The Palestinians are arguing that to accept Israel's terms would be to become puppets of the occupation and to cement 'de-facto annexation' of Palestinian lands, which would prejudice the Palestinian right to full statehood in the long term.
'We cannot agree to anything that would consolidate and legalise what has been done in the past 25 years,' said Raja Shehadeh, the Palestinians' leading legal expert. 'Autonomy as the Israelis are offering it will not lead to peace.'
Issues such as Jewish settlement, land confiscation and Jerusalem must, at least, be negotiable, say the Palestinians.
The ball is back in Mr Rabin's court. The Israelis need a little visionary thinking to push the negotiators beyond procedural wrangling. Without angering the settlers Mr Rabin must find a way of assuring Palestinians that they will have some meaningful powers in the interim period, and the chance in the future to negotiate jurisdiction over land.

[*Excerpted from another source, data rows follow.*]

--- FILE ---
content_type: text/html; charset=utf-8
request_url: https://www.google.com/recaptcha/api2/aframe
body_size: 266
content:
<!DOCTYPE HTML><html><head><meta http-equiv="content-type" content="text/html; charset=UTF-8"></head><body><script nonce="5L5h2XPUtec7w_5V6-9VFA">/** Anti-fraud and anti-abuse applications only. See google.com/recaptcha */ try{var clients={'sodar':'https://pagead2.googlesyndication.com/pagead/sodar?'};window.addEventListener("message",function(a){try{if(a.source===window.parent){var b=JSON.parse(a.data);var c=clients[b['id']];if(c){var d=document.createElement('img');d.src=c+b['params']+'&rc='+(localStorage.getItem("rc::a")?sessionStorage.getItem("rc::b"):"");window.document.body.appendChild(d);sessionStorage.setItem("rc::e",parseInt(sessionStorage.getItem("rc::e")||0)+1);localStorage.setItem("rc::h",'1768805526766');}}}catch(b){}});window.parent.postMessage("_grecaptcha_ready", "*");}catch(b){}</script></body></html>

One cause for hope is that Mr Rabin's public utterances since his election have often shown greater vision than his negotiating team. In a speech last week he urged Israelis to abandon the idea of 'greater Israel' and to realise that strength was not a reflection of territories held. He may have had the Golan Heights in mind - with a deal with Syria now seeming closer than a deal with the Palestinians. If he had the West Bank and Gaza in mind, too, he should send a copy of his speech to his negotiators before the next talks.